OK, so she's willing to reject the time-honored principle of purity before marriage because that principle may have been misapplied during her teen years?

Shane Morris is a writer for Breakpoint and didn't mince words.  In a thread on Twitter, he wrote:
There's not much new, here. If there's one thing we needed, it was another unmarried writer condemning purity culture right after admitting that she hasn't lived by it, anyway. This is by now a familiar script.
Point #1: don't reject the teachings of Scripture just because they haven't worked for you.  In the battle of truth vs. experience, truth always wins.

Morris continues:
Beaty opens by implying that teenagers promising not to have sex until marriage is somehow creepy or unhealthy. (?) Nadia Bolz-Weber is treated with kid gloves, instead of as the radioactive, heretical clown she is. Doubtless Times readers will eat all of this up.
Bolz-Weber is a so-called minister who melted purity rings into a sculpture shaped like a female, well, private part.  Denny Burk, who is President of the Council on Biblical Manhood and Womanhood, which was involved in the Nashville Statement on sexuality a few years back, wrote:
She is a false teacher who encourages the use of “ethically sourced porn,” who told The New Yorker that she divorced her husband because the sex wasn’t good enough, and who affirms homosexuality and a host of other sexual perversions. If Bolz-Weber isn’t a heretic, then no one is. And yet Beaty presents her as a positive alternative to “purity culture” because Bolz-Weber (according to Beaty) “proposes a sexual ethic grounded in the goodness of bodies and of sexual expression based in consent, mutuality and care.”
Back to Morris on Twitter - he continues:
The thing is, as I've exhaustively demonstrated elsewhere, aside from lame merchandising, "purity culture" really didn't offer anything uniquely repressive or "harmful" compared with the rest of Christian history.

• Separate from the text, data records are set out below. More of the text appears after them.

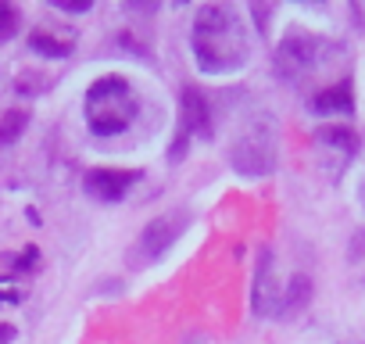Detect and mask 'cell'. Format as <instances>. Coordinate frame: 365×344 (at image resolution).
<instances>
[{
	"instance_id": "13",
	"label": "cell",
	"mask_w": 365,
	"mask_h": 344,
	"mask_svg": "<svg viewBox=\"0 0 365 344\" xmlns=\"http://www.w3.org/2000/svg\"><path fill=\"white\" fill-rule=\"evenodd\" d=\"M54 8H65V11H90V0H54Z\"/></svg>"
},
{
	"instance_id": "3",
	"label": "cell",
	"mask_w": 365,
	"mask_h": 344,
	"mask_svg": "<svg viewBox=\"0 0 365 344\" xmlns=\"http://www.w3.org/2000/svg\"><path fill=\"white\" fill-rule=\"evenodd\" d=\"M187 223H190V216L182 212V208H175V212H161L158 219H150L147 226H143V233L133 241V248H129V265H147V262H158L175 241H179V233L187 230Z\"/></svg>"
},
{
	"instance_id": "6",
	"label": "cell",
	"mask_w": 365,
	"mask_h": 344,
	"mask_svg": "<svg viewBox=\"0 0 365 344\" xmlns=\"http://www.w3.org/2000/svg\"><path fill=\"white\" fill-rule=\"evenodd\" d=\"M322 51H329V44L319 36H287L276 51V69L287 79H301L322 61Z\"/></svg>"
},
{
	"instance_id": "14",
	"label": "cell",
	"mask_w": 365,
	"mask_h": 344,
	"mask_svg": "<svg viewBox=\"0 0 365 344\" xmlns=\"http://www.w3.org/2000/svg\"><path fill=\"white\" fill-rule=\"evenodd\" d=\"M8 340H15V326L11 323H0V344H8Z\"/></svg>"
},
{
	"instance_id": "7",
	"label": "cell",
	"mask_w": 365,
	"mask_h": 344,
	"mask_svg": "<svg viewBox=\"0 0 365 344\" xmlns=\"http://www.w3.org/2000/svg\"><path fill=\"white\" fill-rule=\"evenodd\" d=\"M136 180H140L136 168H90L86 180H83V187H86L90 198L111 205V201H122Z\"/></svg>"
},
{
	"instance_id": "5",
	"label": "cell",
	"mask_w": 365,
	"mask_h": 344,
	"mask_svg": "<svg viewBox=\"0 0 365 344\" xmlns=\"http://www.w3.org/2000/svg\"><path fill=\"white\" fill-rule=\"evenodd\" d=\"M230 161L237 172L244 176H265V172L276 168V136L269 126H255L251 133H244L233 151H230Z\"/></svg>"
},
{
	"instance_id": "4",
	"label": "cell",
	"mask_w": 365,
	"mask_h": 344,
	"mask_svg": "<svg viewBox=\"0 0 365 344\" xmlns=\"http://www.w3.org/2000/svg\"><path fill=\"white\" fill-rule=\"evenodd\" d=\"M212 133V115H208V97L197 86H182L179 93V122H175V140L168 147V158L179 161L187 154L194 136H208Z\"/></svg>"
},
{
	"instance_id": "9",
	"label": "cell",
	"mask_w": 365,
	"mask_h": 344,
	"mask_svg": "<svg viewBox=\"0 0 365 344\" xmlns=\"http://www.w3.org/2000/svg\"><path fill=\"white\" fill-rule=\"evenodd\" d=\"M29 47H33L36 54H43V58H68L72 47H76V36L58 40L51 29H36V33H29Z\"/></svg>"
},
{
	"instance_id": "2",
	"label": "cell",
	"mask_w": 365,
	"mask_h": 344,
	"mask_svg": "<svg viewBox=\"0 0 365 344\" xmlns=\"http://www.w3.org/2000/svg\"><path fill=\"white\" fill-rule=\"evenodd\" d=\"M83 111H86V126H90L93 136H118V133H125L136 122L140 101H136L129 79H122V76H101L86 90Z\"/></svg>"
},
{
	"instance_id": "11",
	"label": "cell",
	"mask_w": 365,
	"mask_h": 344,
	"mask_svg": "<svg viewBox=\"0 0 365 344\" xmlns=\"http://www.w3.org/2000/svg\"><path fill=\"white\" fill-rule=\"evenodd\" d=\"M29 129V111L26 108H11L0 115V147H11L19 143V136Z\"/></svg>"
},
{
	"instance_id": "12",
	"label": "cell",
	"mask_w": 365,
	"mask_h": 344,
	"mask_svg": "<svg viewBox=\"0 0 365 344\" xmlns=\"http://www.w3.org/2000/svg\"><path fill=\"white\" fill-rule=\"evenodd\" d=\"M19 26H22L19 8H11V4H4V0H0V40H11Z\"/></svg>"
},
{
	"instance_id": "1",
	"label": "cell",
	"mask_w": 365,
	"mask_h": 344,
	"mask_svg": "<svg viewBox=\"0 0 365 344\" xmlns=\"http://www.w3.org/2000/svg\"><path fill=\"white\" fill-rule=\"evenodd\" d=\"M190 51L205 76H233L251 58V36L244 15L233 4H205L194 15Z\"/></svg>"
},
{
	"instance_id": "10",
	"label": "cell",
	"mask_w": 365,
	"mask_h": 344,
	"mask_svg": "<svg viewBox=\"0 0 365 344\" xmlns=\"http://www.w3.org/2000/svg\"><path fill=\"white\" fill-rule=\"evenodd\" d=\"M315 140H319L322 147H336V151H344V154H354V151H358V133H354L351 126H319V129H315Z\"/></svg>"
},
{
	"instance_id": "8",
	"label": "cell",
	"mask_w": 365,
	"mask_h": 344,
	"mask_svg": "<svg viewBox=\"0 0 365 344\" xmlns=\"http://www.w3.org/2000/svg\"><path fill=\"white\" fill-rule=\"evenodd\" d=\"M308 108H312L315 115H351V111H354V93H351V83L344 79V83H333V86L319 90V93L308 101Z\"/></svg>"
}]
</instances>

Post-fundamentalist types like to imagine it did, but a quick perusal of the Reformers or Church Fathers will disabuse you of that notion. Saying "no" to sin has always, *always* been part of the Christian sexual ethic.

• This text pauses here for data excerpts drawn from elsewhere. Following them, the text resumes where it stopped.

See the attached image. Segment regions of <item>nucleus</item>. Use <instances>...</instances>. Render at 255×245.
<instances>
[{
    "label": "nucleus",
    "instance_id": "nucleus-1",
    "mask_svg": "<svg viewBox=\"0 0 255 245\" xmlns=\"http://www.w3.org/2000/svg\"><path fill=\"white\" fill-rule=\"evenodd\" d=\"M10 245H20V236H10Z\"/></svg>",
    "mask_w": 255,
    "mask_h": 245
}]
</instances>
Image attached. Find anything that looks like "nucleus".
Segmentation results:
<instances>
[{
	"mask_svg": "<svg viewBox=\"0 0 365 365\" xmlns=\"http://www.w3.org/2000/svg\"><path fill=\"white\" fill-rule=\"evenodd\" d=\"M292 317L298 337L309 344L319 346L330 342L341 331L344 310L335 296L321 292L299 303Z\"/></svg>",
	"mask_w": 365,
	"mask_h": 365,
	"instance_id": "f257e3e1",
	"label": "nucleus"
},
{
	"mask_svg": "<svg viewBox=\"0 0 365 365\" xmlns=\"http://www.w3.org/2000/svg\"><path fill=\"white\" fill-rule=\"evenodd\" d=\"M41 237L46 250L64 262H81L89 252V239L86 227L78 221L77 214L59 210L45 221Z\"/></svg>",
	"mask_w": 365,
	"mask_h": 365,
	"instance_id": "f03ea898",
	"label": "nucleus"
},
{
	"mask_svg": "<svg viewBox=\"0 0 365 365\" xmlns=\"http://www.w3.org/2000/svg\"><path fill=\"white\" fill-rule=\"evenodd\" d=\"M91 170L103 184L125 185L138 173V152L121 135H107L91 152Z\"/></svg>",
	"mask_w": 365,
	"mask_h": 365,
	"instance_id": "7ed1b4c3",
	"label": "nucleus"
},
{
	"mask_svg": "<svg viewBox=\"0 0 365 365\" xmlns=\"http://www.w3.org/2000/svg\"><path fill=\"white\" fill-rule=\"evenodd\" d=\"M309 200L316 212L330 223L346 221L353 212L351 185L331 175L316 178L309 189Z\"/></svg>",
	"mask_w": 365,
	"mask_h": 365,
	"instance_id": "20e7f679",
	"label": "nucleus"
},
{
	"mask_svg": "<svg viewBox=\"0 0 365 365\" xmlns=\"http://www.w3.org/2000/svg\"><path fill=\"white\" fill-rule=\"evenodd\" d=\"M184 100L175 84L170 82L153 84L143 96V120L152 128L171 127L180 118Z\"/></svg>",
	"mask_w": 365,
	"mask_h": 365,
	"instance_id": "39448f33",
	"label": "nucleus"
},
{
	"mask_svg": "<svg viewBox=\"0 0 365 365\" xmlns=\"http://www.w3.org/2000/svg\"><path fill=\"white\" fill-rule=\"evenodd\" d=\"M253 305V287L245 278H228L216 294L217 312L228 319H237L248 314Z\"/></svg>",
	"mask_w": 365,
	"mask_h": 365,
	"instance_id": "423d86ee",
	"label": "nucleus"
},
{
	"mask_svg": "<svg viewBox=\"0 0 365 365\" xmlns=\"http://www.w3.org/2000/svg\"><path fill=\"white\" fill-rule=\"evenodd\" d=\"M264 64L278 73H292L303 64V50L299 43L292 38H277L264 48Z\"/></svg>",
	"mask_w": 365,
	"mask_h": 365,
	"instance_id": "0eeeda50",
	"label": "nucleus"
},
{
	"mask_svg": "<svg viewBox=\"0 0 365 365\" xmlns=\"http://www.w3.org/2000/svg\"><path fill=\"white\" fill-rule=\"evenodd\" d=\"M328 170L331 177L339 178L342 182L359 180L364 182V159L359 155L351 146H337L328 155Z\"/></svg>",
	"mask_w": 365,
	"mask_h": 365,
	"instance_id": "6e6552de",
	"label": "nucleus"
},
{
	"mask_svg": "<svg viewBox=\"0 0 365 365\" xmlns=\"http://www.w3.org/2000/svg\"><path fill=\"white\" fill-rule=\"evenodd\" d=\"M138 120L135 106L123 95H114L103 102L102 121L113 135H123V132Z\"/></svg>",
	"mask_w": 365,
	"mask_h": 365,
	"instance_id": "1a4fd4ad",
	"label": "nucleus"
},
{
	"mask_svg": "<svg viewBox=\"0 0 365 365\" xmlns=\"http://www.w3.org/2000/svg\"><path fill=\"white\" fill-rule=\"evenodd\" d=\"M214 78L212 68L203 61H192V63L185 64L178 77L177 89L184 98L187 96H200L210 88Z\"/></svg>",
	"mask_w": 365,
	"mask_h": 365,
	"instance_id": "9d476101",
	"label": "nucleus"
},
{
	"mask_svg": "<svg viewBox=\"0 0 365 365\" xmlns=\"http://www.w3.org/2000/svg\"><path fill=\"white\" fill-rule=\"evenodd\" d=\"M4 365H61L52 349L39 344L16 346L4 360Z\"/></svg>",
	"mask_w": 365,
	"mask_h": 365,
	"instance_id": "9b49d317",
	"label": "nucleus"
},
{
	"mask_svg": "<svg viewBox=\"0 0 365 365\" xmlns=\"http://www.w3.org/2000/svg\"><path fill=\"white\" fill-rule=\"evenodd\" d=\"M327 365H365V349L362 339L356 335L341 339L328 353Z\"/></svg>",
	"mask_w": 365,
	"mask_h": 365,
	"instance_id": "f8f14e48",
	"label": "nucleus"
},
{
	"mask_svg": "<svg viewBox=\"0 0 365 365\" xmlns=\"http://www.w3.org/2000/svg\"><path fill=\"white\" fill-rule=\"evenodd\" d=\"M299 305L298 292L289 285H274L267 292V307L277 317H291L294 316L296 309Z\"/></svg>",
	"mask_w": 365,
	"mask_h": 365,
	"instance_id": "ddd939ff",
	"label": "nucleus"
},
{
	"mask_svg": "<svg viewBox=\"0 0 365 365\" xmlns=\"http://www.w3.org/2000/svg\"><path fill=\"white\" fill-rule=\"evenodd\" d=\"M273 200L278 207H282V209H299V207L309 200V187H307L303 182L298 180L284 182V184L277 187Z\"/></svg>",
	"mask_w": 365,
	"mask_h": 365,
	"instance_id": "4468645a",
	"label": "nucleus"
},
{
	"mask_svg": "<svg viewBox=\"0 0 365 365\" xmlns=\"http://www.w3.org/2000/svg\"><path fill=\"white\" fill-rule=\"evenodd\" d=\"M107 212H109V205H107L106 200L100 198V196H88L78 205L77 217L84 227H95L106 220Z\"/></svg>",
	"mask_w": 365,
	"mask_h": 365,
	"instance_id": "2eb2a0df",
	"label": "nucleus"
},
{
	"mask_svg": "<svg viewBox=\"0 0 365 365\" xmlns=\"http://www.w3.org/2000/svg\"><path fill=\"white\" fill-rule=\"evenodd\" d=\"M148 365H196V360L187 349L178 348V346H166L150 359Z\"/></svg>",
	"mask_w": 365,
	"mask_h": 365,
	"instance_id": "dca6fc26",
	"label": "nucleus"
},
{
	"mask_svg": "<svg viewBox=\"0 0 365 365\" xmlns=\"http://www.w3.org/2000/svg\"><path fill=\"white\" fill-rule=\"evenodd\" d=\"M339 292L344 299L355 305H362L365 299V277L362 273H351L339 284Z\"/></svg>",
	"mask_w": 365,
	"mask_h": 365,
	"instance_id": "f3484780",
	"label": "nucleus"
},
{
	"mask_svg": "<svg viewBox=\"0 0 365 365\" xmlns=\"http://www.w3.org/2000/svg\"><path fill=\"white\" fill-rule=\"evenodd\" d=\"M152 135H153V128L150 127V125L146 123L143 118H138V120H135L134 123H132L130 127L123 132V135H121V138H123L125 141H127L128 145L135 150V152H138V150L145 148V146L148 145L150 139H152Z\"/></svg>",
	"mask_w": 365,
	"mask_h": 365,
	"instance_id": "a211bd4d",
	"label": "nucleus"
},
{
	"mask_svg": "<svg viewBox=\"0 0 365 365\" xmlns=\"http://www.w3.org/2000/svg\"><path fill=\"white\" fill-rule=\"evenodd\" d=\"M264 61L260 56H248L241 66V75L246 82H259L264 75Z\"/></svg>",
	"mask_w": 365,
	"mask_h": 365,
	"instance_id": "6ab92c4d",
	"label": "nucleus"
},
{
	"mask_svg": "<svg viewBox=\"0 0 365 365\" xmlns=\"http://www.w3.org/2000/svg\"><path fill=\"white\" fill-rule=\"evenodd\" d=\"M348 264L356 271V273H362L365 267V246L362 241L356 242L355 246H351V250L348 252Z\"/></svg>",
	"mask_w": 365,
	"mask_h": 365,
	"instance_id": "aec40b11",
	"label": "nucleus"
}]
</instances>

There is a Mount Everest of social science on what premarital promiscuity does to subsequent marriages. Hint: it's exactly what "purity culture" taught.
Point #2: We live in a culture that does not want to say "no" to sin; people want to construct their own truth and live according to their own ideals.  It doesn't work for them, so they want to twist things around and blame the repression of Scriptures.  There is even the concept that has been advanced that purity culture has been responsible for sexual abuse in the Church.  That is so far-fetched: purity and abstinence, the absence of illicit activity, results in warped sexual actions?  Conversely, we should be clamoring for more teaching on purity!

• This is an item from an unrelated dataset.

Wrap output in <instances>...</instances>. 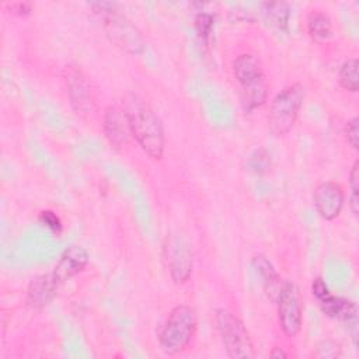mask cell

Denny Burk writes, regarding the Times piece:
Perhaps the biggest problem with Beaty’s essay is that she isn’t really clear about what she’s condemning in “purity culture.” If unbiblical and unmerciful shaming is what she means to condemn, then she would have done well to say so. I can’t imagine serious Christians disagreeing with her about that. I certainly wouldn’t. But as I read the article, the Bible’s actual teaching about sexual ethics also seems to be thrown into the mix of what needs to be condemned. And this is a claim that no serious Christian can agree with. It is a claim that we are in fact obliged to contend against (Jude 3).
Point #3: We have to guard against being paralyzed by ideas.  The number of ideas that are out there which are clearly unbiblical is stunning!  And, it's easy, especially in times of struggle, to try to retrofit the truth of the Bible by blending in the world's philosophies.  It's a potent mix that can be incredible harmful, but some feel that has to be done to make the Bible's teachings more palatable in today's culture.  It doesn't!  In a society that is adrift, we need moorings; the principles of Scripture give those to us in areas of sexuality and beyond.